Wednesday, February 11, 2009

New safety concerns about fondaparinux

Although we knew it was too good to be true Arixtra once seemed like the perfect drug. Here were the advantages:

It was not known to cause HIT (the molecule was too small for the known mechanism).

Dose labeling for morbidly obese patients was simple and straight forward compared to the low molecular weight heparins.

In contrast to unfractionated and low molecular weight heparins, its “full therapeutic dose” for acute coronary syndrome is low, equal to its DVT prophylactic dose, theoretically leading to lower bleeding risk in the treatment of ACS.

Well, as with all new drugs safety concerns have begun to emerge over time. Some new FDA warnings are reported here via Medscape:

…the potential for elevated activated partial thromboplastin time (aPTT) temporally associated with bleeding events. These events have been reported after administration of fondaparinux sodium injection, with or without concomitant administration of other anticoagulants.

Interesting. It’s a no brainer that anticoagulants will be associated with bleeding events, but fondaparinux isn’t supposed to alter the aPTT. (If it did in any predictable manner that would be an easy means of laboratory monitoring). I don’t know if it would help, but if an elevated aPTT is a harbinger of bleeding in patients on fondaparinux perhaps it should be monitored occasionally.

From the very first, of course, we knew about two unique features contributing to potential bleeding risk: the long half life, particularly in renal failure (absolute contraindication rather than adjustment recommendation for patients with creatinine clearance under 30) and the fact that there is no reliable reversal agent. I wonder how many of these bleeding events were associated with contraindicated use in patients with renal impairment. We’ll never know from these post-marketing reports.

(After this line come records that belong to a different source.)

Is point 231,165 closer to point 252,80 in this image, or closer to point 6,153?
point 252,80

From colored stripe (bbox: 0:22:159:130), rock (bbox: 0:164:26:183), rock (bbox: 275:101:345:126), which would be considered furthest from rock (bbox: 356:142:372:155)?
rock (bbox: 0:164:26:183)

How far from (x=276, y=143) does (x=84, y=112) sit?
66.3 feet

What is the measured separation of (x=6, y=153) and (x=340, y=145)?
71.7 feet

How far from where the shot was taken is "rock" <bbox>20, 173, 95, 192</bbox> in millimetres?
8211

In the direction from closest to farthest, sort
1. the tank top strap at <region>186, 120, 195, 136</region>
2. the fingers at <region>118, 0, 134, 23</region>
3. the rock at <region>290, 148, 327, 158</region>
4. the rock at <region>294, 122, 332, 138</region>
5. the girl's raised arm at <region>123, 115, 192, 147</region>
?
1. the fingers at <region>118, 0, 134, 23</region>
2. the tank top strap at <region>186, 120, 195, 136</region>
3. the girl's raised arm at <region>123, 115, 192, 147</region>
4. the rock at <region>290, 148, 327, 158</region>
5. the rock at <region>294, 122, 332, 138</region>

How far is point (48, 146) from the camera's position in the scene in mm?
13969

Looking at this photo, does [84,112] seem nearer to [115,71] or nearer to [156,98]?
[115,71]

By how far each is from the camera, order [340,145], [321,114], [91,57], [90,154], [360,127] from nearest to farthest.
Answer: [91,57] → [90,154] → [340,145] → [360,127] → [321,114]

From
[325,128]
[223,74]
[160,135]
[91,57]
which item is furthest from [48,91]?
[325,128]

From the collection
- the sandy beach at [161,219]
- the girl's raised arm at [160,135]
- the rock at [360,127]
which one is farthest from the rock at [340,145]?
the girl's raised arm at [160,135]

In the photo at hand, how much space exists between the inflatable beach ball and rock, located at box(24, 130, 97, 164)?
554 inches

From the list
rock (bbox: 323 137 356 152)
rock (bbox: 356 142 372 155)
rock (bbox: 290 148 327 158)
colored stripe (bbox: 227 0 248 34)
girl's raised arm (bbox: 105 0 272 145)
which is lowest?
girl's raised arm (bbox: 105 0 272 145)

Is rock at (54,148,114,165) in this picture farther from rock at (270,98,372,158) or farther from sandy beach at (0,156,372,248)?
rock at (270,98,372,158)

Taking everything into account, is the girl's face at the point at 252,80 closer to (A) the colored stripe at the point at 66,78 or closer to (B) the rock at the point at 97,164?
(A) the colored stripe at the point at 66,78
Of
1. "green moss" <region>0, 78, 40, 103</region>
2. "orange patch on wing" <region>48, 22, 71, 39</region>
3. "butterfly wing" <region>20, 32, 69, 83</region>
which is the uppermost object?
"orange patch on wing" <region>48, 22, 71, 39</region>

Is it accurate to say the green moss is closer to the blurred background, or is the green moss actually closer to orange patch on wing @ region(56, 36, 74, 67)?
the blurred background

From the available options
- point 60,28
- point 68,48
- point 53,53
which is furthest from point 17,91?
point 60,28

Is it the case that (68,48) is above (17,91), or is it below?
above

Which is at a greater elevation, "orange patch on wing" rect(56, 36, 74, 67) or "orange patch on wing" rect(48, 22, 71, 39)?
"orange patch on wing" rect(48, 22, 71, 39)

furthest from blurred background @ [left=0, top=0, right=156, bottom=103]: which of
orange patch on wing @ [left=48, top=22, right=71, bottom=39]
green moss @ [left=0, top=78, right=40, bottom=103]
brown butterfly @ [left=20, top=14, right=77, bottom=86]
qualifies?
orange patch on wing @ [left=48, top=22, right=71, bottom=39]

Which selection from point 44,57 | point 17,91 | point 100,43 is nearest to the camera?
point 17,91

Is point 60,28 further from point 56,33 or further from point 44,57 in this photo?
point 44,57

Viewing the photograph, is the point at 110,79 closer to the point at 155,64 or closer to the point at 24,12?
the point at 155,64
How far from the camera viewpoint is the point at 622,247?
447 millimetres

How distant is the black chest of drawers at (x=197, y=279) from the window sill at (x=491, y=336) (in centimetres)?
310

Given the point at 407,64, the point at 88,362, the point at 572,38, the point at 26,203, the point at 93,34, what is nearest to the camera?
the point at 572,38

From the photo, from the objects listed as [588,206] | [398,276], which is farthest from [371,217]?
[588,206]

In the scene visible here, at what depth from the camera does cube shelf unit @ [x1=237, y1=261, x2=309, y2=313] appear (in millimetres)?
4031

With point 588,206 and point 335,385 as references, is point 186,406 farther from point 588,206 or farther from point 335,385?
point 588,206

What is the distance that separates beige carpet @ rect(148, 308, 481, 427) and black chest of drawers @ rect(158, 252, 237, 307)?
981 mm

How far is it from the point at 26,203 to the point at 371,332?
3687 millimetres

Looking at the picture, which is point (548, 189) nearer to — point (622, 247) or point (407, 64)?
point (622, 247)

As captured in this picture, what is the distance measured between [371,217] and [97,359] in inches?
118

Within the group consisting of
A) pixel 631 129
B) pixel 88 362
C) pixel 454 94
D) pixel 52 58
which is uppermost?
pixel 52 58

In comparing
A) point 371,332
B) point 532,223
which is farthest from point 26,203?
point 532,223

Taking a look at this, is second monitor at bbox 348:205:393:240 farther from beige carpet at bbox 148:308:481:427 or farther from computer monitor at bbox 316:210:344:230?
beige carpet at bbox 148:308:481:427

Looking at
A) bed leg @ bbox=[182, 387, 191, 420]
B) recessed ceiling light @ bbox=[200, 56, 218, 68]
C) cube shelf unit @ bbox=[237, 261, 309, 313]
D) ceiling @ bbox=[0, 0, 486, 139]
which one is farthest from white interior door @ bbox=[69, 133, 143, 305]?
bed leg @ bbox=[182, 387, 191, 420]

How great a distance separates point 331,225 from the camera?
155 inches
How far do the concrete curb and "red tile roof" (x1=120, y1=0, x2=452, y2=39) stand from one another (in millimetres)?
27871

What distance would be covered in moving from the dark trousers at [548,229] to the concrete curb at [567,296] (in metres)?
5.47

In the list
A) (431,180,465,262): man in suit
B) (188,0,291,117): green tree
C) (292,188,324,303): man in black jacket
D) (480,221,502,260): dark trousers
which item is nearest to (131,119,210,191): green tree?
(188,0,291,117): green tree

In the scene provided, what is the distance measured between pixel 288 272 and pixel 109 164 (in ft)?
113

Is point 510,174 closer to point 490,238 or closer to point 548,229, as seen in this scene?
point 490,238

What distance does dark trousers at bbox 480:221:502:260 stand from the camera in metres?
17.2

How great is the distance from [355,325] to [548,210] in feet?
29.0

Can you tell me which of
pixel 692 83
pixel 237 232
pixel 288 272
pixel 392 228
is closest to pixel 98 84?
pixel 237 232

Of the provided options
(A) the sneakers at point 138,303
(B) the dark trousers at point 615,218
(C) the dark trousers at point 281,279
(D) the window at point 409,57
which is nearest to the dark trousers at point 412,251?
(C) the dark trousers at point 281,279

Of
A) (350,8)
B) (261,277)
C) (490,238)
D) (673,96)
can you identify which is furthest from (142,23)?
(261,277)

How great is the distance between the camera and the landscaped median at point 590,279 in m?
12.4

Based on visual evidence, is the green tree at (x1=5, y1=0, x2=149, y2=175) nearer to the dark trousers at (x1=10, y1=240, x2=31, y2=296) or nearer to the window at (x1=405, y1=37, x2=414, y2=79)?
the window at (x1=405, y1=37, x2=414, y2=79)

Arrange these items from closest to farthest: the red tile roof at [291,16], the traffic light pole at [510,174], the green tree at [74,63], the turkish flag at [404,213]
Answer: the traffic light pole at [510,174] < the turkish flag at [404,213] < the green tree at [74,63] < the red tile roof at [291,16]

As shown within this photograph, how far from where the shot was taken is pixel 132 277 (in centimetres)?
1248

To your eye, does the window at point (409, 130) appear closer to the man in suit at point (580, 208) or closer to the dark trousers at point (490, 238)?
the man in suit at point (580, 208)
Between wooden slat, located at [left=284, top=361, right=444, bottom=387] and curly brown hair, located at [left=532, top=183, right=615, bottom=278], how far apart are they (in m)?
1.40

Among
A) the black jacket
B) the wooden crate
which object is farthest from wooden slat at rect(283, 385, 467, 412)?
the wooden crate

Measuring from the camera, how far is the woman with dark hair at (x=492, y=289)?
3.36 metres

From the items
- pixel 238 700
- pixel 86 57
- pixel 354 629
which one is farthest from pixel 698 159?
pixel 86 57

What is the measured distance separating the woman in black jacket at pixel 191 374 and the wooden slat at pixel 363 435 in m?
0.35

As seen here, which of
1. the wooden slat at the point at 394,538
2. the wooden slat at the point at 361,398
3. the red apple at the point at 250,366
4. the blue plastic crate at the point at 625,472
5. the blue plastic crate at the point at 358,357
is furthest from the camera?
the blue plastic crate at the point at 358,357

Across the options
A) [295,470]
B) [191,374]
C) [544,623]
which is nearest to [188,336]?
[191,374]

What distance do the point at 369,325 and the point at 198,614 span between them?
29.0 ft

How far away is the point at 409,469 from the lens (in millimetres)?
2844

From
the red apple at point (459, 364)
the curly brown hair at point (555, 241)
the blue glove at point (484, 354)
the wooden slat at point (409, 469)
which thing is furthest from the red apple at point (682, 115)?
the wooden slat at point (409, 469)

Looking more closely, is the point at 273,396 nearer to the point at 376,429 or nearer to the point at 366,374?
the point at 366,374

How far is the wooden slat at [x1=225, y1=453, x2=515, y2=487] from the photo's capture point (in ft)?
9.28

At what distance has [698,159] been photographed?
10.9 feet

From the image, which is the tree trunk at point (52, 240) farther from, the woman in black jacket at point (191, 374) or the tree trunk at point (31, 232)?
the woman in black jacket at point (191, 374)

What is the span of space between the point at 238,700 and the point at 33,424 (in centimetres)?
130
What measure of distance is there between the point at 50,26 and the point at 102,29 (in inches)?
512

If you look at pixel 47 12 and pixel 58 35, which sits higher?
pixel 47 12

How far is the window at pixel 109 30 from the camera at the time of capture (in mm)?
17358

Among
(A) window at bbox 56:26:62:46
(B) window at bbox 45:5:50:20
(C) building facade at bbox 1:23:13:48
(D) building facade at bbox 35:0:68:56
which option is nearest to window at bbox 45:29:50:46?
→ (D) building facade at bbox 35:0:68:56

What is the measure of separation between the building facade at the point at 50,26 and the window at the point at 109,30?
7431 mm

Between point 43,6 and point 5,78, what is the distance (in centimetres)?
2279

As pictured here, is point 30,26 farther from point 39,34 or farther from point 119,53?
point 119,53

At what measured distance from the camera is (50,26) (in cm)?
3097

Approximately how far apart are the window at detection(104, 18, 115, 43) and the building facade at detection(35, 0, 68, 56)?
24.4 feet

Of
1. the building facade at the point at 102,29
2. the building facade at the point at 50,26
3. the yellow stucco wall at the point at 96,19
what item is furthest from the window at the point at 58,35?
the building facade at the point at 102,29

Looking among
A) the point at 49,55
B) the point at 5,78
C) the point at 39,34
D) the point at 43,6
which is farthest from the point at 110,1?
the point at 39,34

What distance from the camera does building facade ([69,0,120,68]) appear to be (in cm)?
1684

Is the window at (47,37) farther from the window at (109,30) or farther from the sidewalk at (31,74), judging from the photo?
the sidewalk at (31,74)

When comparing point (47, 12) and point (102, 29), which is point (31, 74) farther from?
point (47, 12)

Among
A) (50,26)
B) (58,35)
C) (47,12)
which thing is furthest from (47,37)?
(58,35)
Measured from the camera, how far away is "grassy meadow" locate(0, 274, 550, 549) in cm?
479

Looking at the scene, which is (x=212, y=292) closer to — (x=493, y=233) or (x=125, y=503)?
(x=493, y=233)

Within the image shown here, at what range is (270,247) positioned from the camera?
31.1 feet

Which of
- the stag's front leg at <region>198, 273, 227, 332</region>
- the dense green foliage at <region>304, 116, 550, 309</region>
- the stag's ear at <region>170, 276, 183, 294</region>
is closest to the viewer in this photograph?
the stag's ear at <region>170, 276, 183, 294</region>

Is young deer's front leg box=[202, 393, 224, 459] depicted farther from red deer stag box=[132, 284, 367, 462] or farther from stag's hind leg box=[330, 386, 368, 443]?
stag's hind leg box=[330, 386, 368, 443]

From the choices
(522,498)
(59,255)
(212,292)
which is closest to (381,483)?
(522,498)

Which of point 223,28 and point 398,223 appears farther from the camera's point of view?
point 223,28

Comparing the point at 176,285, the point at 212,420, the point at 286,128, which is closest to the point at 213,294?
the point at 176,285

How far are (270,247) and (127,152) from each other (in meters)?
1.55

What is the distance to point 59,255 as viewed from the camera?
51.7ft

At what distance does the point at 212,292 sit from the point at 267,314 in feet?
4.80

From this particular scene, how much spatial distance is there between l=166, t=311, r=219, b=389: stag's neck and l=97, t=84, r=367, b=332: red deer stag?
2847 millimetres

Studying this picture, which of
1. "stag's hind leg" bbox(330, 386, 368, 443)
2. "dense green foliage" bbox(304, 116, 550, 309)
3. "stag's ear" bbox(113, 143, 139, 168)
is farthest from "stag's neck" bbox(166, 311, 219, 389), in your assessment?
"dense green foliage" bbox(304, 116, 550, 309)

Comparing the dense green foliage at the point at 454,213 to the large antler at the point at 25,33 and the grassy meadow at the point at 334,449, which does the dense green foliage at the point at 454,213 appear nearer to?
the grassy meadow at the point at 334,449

The report also mentions increasing reports of a syndrome resembling HIT. This, as I noted above, is hard to understand mechanistically. When I linked to the first case report of this problem over a year ago I drew skeptical commentary. Now, though, the problem’s really on the radar screen.

The recommendations for dealing with this problem differ from the current algorithm for dealing with suspected HIT. Again from the Medscape report:

Any degree of thrombocytopenia should be monitored closely, and fondaparinux should be discontinued if platelet count decreases to less than 100,000/mm3.

Finally, there’s this little pearl:

Latex-sensitive individuals may have allergic reactions to the dry natural latex rubber in the needle guard of the prefilled syringe of fondaparinux sodium.

My summation? Arixtra isn’t the be-all and end-all. It is an interesting drug with some important niches.


L.T.C. _Clinical Pharmacist said...

I just wish more physicians would read and listen to your pearls.

I have been bringing up issues (HIT like issues) plus the latex plus the absolute contraindication for CrCl <30 ml/min... and yet I have an orthopedic screaming for it, and now a cardiologist... and even when I explain it has no FDA approval for ACS, I get the push back that it is mentioned in the CHEST guidelines...
as far as I read it, Fondaparinux was 'better than nothing'...

Anonymous said...

In ACS, it was not just better than nothing, it was equivalent to enoxaparin with only half the bleeding. No antithrombotic is the be all and end all - just be thankful that we now have options to tailor treatment to patients.